Cambridge, Massachusetts: MIT Press, 2002.
$44.95, £29.95, 514 pages, ISBN 0-262-13404-7.

Andrew Hussey
University of Wales, Aberystwyth


It is now almost ten years since Guy Debord famously shot himself in his lonely farmhouse in Champot in the Haute-Loire, and still yet the cult of Guy Debord and the Situationist International shows no sign of abating. In France and elsewhere recent years have seen a plethora of works dedicated to Debord, ranging from stern academic treatises to wild and sometimes manically devoted scribblings, which in some way echo the ferocious energy if nothing else of the Situationists in their pomp. But isn’t there a point where all of this debate and all of this squabbling starts to look dated? Is it not the case that the Situationist International, to misquote Anthony Burgess, have had their time?

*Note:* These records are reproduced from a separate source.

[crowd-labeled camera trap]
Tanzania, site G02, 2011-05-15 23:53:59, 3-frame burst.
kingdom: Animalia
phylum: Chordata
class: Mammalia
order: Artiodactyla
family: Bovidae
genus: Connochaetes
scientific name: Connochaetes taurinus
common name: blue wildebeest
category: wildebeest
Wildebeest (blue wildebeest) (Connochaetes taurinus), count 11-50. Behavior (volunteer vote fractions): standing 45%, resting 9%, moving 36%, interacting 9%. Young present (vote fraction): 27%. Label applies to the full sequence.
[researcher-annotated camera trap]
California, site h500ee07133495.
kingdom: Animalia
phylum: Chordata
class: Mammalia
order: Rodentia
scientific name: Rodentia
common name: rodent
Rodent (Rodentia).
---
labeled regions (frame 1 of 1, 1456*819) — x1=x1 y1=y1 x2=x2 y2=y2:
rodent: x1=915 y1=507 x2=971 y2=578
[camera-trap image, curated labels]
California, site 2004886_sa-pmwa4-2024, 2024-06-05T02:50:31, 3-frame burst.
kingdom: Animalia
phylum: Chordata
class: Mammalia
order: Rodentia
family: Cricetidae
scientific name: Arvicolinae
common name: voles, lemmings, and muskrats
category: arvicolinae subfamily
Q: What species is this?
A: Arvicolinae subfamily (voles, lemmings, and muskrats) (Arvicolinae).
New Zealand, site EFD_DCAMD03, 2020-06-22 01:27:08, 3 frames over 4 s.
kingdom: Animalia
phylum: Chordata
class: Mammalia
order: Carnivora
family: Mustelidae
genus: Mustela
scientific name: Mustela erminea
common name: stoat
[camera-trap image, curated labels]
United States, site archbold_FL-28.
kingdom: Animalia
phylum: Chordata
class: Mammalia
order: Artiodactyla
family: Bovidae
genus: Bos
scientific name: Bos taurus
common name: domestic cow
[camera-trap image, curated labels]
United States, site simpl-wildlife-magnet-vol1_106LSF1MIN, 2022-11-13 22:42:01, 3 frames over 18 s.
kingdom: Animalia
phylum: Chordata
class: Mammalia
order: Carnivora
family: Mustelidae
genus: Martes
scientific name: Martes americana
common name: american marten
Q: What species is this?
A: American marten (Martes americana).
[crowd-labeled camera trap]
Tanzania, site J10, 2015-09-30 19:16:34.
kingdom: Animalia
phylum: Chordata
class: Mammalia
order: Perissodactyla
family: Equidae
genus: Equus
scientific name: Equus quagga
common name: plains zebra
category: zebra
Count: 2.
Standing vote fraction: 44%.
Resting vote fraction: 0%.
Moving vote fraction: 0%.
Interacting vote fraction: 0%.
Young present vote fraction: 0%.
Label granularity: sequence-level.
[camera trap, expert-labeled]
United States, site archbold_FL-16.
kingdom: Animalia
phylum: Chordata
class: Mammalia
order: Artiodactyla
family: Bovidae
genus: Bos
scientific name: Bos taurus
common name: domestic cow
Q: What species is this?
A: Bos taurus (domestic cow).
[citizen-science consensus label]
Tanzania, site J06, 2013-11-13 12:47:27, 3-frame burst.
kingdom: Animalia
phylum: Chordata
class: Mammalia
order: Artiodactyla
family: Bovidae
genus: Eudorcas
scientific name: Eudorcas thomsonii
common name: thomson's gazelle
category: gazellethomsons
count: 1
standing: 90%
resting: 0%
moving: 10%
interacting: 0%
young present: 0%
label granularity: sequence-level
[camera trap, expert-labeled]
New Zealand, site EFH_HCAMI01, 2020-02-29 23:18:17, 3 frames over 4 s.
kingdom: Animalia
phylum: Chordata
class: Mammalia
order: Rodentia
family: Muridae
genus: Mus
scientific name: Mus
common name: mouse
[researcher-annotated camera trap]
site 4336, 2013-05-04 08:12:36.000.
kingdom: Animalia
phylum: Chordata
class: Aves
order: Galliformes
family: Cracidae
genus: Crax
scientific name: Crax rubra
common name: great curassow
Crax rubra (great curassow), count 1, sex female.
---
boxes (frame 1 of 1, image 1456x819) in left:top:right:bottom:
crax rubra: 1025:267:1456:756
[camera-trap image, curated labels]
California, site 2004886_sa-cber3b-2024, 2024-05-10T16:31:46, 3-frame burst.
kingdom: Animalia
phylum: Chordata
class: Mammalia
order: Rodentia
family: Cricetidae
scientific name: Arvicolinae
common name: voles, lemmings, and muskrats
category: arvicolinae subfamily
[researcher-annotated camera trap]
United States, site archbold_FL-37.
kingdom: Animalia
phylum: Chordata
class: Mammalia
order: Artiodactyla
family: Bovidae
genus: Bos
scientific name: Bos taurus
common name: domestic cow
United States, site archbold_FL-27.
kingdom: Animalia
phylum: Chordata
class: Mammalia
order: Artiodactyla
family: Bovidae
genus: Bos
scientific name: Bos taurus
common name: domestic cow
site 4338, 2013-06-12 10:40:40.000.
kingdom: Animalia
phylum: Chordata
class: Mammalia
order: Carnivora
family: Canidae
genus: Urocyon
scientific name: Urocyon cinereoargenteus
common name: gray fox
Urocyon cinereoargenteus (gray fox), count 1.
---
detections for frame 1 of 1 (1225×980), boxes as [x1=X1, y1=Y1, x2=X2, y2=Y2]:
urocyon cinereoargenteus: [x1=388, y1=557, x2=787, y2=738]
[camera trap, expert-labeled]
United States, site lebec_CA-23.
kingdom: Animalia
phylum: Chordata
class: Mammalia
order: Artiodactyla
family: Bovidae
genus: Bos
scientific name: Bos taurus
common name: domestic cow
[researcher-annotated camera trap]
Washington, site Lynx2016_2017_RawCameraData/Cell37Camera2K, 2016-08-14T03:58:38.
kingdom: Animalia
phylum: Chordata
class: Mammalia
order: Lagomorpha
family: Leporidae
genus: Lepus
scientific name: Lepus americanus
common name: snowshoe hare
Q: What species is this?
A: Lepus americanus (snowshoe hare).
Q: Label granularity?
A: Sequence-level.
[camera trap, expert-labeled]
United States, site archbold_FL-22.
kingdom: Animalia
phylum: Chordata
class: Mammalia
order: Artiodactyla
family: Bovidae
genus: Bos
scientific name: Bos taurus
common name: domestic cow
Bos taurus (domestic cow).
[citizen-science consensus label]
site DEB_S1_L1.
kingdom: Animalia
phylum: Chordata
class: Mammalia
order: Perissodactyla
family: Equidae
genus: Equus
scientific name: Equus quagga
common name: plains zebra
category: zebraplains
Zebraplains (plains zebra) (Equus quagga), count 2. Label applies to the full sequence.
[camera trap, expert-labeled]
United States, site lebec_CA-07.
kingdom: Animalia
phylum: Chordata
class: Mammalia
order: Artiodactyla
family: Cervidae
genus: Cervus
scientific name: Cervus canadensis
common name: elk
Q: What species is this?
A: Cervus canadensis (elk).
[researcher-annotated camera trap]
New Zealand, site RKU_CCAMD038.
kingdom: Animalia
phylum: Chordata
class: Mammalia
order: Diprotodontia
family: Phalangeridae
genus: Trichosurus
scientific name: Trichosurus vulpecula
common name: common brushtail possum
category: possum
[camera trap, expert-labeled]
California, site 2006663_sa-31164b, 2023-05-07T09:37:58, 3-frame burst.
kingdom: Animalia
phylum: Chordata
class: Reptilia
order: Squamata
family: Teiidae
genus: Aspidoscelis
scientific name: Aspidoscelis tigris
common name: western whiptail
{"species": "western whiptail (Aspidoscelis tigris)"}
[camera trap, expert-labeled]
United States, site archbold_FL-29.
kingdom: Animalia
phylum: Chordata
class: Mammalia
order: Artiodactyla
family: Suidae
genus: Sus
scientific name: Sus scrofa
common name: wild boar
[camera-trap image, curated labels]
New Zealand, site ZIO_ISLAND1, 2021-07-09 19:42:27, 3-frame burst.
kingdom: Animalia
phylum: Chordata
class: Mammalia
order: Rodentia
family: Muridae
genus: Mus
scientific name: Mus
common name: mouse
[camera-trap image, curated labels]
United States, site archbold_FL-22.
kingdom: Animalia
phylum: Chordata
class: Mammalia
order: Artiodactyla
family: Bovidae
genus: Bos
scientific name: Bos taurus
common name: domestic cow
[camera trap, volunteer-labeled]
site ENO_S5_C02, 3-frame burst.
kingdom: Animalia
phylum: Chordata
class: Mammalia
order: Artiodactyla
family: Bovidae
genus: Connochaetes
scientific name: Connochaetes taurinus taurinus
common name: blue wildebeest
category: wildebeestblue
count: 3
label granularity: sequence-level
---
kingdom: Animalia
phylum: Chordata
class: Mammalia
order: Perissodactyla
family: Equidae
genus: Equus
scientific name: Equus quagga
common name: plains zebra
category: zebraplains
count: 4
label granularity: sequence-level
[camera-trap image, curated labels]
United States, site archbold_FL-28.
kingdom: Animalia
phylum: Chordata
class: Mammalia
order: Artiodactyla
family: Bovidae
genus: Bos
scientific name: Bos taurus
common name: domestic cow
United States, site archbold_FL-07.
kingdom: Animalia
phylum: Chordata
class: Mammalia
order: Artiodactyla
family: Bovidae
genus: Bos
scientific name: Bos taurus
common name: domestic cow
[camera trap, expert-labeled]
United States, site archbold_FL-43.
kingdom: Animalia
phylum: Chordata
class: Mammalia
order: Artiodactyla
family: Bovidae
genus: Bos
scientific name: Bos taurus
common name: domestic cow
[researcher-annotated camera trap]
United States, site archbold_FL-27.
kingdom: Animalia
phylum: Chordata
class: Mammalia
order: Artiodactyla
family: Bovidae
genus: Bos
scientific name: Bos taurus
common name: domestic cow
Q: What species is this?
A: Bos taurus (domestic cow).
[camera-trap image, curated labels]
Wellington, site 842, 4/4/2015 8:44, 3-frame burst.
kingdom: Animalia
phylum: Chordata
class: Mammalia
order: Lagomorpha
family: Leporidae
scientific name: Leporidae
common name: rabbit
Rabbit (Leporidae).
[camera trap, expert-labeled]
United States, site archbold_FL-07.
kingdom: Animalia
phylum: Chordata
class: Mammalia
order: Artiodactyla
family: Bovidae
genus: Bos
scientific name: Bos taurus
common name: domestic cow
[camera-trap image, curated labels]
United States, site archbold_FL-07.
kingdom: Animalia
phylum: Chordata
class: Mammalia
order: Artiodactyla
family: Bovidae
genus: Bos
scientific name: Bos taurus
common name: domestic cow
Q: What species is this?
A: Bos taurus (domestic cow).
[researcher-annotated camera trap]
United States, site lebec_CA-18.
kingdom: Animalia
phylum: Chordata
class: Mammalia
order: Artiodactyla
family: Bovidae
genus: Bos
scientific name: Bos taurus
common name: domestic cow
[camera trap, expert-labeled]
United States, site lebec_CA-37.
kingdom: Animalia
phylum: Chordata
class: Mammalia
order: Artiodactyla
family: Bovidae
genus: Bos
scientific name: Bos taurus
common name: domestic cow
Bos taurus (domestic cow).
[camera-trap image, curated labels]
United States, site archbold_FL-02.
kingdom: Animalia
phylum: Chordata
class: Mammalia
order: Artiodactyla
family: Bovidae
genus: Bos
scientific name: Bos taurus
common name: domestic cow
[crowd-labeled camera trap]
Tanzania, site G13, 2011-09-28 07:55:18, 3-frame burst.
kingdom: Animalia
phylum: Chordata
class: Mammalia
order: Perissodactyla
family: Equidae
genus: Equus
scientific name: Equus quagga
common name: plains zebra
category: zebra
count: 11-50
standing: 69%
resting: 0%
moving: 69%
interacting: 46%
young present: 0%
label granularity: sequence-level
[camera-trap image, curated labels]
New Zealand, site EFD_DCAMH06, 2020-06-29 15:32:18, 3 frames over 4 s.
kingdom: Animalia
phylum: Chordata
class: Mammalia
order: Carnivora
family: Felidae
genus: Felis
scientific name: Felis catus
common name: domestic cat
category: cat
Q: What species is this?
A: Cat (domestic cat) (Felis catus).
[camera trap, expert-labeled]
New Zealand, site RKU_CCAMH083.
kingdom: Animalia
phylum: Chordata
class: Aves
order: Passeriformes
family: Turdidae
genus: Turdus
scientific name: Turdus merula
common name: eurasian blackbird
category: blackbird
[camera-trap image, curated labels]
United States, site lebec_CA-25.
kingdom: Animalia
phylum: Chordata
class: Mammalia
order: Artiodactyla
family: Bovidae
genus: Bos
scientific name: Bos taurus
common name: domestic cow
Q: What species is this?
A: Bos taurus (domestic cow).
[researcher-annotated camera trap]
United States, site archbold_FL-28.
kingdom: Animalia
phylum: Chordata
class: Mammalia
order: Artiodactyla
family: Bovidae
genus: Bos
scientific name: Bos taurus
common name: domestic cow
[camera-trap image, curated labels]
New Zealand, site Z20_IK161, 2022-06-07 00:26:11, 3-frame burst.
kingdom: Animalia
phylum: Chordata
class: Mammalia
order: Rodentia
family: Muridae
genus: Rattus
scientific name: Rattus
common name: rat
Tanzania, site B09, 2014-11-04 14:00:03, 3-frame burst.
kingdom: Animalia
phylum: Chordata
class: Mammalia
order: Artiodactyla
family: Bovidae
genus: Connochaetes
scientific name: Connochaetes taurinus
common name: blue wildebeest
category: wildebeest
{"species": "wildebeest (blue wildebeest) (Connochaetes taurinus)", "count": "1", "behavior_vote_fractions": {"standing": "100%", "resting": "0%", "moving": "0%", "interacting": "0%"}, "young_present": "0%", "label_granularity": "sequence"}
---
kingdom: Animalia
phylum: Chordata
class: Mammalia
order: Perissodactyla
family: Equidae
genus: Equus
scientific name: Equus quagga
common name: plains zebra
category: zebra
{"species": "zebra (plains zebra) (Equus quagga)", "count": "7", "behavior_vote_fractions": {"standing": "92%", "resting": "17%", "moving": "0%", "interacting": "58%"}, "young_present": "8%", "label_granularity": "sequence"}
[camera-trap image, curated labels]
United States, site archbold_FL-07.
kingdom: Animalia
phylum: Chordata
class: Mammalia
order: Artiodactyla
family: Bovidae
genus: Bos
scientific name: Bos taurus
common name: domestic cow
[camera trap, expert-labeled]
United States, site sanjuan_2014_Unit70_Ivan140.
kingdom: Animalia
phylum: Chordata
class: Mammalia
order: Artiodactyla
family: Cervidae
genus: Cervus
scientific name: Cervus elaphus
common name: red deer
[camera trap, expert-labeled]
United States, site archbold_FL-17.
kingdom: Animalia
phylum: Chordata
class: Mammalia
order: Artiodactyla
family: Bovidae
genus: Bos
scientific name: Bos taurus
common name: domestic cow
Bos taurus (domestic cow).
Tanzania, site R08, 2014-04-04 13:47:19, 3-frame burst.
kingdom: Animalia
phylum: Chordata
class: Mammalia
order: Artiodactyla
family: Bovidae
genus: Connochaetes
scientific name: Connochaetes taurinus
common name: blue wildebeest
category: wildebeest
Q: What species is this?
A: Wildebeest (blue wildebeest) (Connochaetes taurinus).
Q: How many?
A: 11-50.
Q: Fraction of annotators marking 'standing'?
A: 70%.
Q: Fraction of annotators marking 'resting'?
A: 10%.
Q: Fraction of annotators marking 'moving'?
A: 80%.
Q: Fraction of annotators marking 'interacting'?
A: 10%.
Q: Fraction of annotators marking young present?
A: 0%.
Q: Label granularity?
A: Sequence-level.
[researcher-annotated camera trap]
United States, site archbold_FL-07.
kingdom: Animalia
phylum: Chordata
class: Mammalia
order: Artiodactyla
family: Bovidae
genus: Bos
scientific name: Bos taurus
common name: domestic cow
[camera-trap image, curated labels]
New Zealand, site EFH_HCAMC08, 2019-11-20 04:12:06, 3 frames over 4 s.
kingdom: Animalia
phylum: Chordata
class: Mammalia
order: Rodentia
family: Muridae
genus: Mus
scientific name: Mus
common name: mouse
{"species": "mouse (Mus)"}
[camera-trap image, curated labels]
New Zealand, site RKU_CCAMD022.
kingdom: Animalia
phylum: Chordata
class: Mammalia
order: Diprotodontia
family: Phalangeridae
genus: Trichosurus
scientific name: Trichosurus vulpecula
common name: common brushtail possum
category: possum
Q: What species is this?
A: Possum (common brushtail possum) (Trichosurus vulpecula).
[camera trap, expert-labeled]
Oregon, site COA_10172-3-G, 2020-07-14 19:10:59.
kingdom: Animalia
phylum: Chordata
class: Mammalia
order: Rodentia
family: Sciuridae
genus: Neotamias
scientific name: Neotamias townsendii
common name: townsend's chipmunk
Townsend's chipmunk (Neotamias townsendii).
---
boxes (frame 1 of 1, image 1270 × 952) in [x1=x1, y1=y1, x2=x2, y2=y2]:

The answer according to Donald Nicholson-Smith and T.J. Clark, both of whom were Situationists in the 1960s, is a resounding ‘no’. Their essay, ‘Why art can’t kill the Situationist International’, originally published in the American journal October, is quite the best thing on offer here. Nicholson-Smith and Clark are not only acutely aware of the dangers and contradictions inherent in Situationist thought and activity, but more importantly understand how these contradictions can be seized on by the ‘society of the spectacle’ and used to undermine or negate the original revolutionary promises made by Situationists. The clearest demonstration of this process at work, they argue, is to be seen in the odious writings of Régis Debray, who has most perfectly completed the seamless transition from Marxist critic to capitalist apologist, all the while using a vocabulary and grammar of critical thought in which he patently no longer believes. Nicholson-Smith and Clark have other targets in their sights, but it is this diminution of the revolutionary potential of the Situationist critique which they most consistently attack.


Other essays here, most notably by Greil Marcus and Thomas Y. Levin, emphasise that whilst, from its foundation in 1957 to its auto-dissolution in 1972, the Paris-based grouping of artists and intellectuals which called itself the Situationist International deliberately remained apart from the main political currents of the era, its activity was and remains explicitly political, even in the narrowest (which means also most focused) sense. Like many of their contemporaries and in particular the Tel Quel group led by Philippe Sollers, the Situationists isolated language as the key agent of revolutionary change. Unlike Tel Quel, however, the Situationists insisted that the 'problem of the colonization of words' was not merely a textual drama but the direct corollary of the lived experience of colonial struggle. In a piece called 'Algeria and writing' they scorned Roland Barthes's contention that the textual transgression could be equivalent to real political revolt. The article was accompanied by a burnt-out car in the streets of Algiers which was covered in FLN graffiti.


And then there are the writings of Guy Debord himself. Most of the pieces reprinted and translated here are active demonstrations of those aspects of Debord’s writing, which seeks to actively undermine writing as a process and return to experience as the defining point of theory. This is in many ways a key Situationist principle. In a garbled and confused essay, the only really poor piece in the collection, Vincent Kaufmann tries to set Debord alongside Mallarmé in this context. But the truth is that Debord never really lives up to the spurious claim made for him, by Sollers, Kaufmann and others, that he was some kind of ‘poet’. He was though, for all his perversity, pretension and paranoia, one of the most clear-headed political thinkers of the last century. And as this volume demonstrates, the work of the Situationist International is not yet finished.